As an income-driven investor who is highly attracted to a number of higher-yielding names, I've decided to shift my focus to the timber REIT sector, and highlight a number of reasons behind my decision to remain long on shares of Plum Creek Timber (NYSE:PCL).
With its operations based in Seattle, Washington, Plum Creek Timber, Inc. is a publicly owned real estate investment trust (REIT) that owns and manages timberlands in the United States. Its primary products include lumber, plywood, medium density fiberboard and related by-products, such as wood chips, and a number of its ancillary operations also focus on mineral extraction and the production, communication and transportation of natural gas.
Recent Performance And Trend Behavior
On Friday, shares of PCL, which currently possess a market cap of $7.21 billion, a forward P/E ratio of 24.92, and a dividend yield of 4.33% ($1.76), settled at a price of $40.69/share.
Based on their closing price of $40.69/share, shares of PCL are trading 2.53% below their 20-day simple moving average, 3.72% below their 50-day simple moving average, and 8.45% below their 200-day simple moving average. It should be noted that these numbers indicate a short-term and mid-to-long term downtrend for the stock, which generally translates into a selling mode for most near-term traders and many long-term investors. That being said, I actually think the recent sell-off creates a slight a buying opportunity and for those of you who may in the market for a timber-based REIT that offers a 4%+ yield, this may very well be a solid pick to add to your portfolio especially before the company announces its upcoming quarterly results on April 28th.
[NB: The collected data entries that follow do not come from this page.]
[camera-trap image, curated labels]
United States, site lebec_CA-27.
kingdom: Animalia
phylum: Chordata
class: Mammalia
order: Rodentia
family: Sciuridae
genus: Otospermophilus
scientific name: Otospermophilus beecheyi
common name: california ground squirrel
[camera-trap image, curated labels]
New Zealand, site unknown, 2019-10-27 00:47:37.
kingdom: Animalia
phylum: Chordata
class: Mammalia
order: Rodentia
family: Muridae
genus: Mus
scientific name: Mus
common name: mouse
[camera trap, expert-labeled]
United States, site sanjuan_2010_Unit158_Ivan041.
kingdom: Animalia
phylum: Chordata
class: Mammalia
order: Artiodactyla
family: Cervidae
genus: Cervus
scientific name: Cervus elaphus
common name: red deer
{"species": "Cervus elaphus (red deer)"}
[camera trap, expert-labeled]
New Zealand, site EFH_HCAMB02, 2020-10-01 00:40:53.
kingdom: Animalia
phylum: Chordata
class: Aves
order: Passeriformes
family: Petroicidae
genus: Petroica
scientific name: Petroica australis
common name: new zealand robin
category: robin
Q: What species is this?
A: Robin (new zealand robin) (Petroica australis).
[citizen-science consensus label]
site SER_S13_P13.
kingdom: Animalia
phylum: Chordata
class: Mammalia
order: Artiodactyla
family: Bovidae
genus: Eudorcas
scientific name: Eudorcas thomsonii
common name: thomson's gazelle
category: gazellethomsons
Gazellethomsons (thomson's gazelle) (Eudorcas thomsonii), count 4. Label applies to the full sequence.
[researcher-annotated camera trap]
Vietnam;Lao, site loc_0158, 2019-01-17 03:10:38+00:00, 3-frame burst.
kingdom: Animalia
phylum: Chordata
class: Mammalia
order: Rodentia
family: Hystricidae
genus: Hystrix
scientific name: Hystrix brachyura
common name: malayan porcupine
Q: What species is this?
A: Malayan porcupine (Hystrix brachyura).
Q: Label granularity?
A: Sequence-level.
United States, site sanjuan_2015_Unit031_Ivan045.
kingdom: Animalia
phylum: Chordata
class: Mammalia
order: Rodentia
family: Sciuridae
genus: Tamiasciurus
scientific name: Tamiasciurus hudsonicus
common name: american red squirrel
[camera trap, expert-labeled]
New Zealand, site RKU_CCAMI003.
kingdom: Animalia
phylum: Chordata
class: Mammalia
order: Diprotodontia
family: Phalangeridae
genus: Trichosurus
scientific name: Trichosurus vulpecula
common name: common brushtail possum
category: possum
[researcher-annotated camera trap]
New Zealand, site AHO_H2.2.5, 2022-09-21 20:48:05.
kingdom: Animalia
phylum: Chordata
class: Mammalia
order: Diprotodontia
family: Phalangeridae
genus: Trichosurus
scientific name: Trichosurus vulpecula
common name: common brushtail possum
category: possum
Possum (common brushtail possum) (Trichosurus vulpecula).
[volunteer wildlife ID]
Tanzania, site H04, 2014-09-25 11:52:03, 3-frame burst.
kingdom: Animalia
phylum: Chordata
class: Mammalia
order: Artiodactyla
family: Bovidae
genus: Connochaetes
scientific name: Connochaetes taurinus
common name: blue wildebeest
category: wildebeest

A Look Ahead To Plum Creek's Upcoming Earnings
When it comes to the company's upcoming earnings, there are a number of things potential investors should consider. For example, analysts are currently calling for PCL to earn $0.16/share in terms of FFO (which is $0.15/share lower than the company had reported during Q4 2013 and $0.19/share lower than the company had reported during Q1 2013). In order to meet and/or exceed its quarterly FFO estimates, I'd like to see an increase in the company's EBITDA (within the range of 2.5% on the low side and 5% or more on the high side), a fair increase in operating income (+1.5% on the low side and +3.3% or more on the high side), and lastly an increase in the company's overall operating profit as contributed by each of its four segments (in this particular breakdown I'm looking for an average +2% increase on the low side across all four segments and an average +3.75% or more on the high side across all four segments). If the above mentioned criteria is met and or exceeded, there's a very good chance that current FFO estimates could come in-line or may even be surpassed.
Plum Creek's Recent Dividend Behavior Could Be Enhanced If Earnings Growth Strengthens Over The Next 6-12 Months
Since February 15, 2012, the company has increased its quarterly distribution once over the past 24 months (including the company's most recent increase that was announced on May 15, 2013) which translates into an average annual dividend growth rate over that particular period of approximately 4.76%. From an income perspective, the company's forward yield of 4.33% ($1.76) coupled with its 24-month dividend behavior certainly make this particular stock a very viable income option for long-term investors in search of a higher-yielding timber play.
If the company's FFO can demonstrate a steady uptrend over the next 6-12 months, there's a fairly reasonable chance the company's quarterly dividend could see an increase of at least $0.02/share within that timeframe.
For those of you who may be considering a position in Plum Creek Timber, I strongly recommend keeping a close eye on the company's recent trend performance, its ability to continue to maintain its dividend, and its ability to continue to enhance shareholder value over the next 12-24 months, as each of these factors could play a role in the company's long-term growth.
Disclosure: I am long PCL. I wrote this article myself, and it expresses my own opinions. I am not receiving compensation for it (other than from Seeking Alpha). I have no business relationship with any company whose stock is mentioned in this article.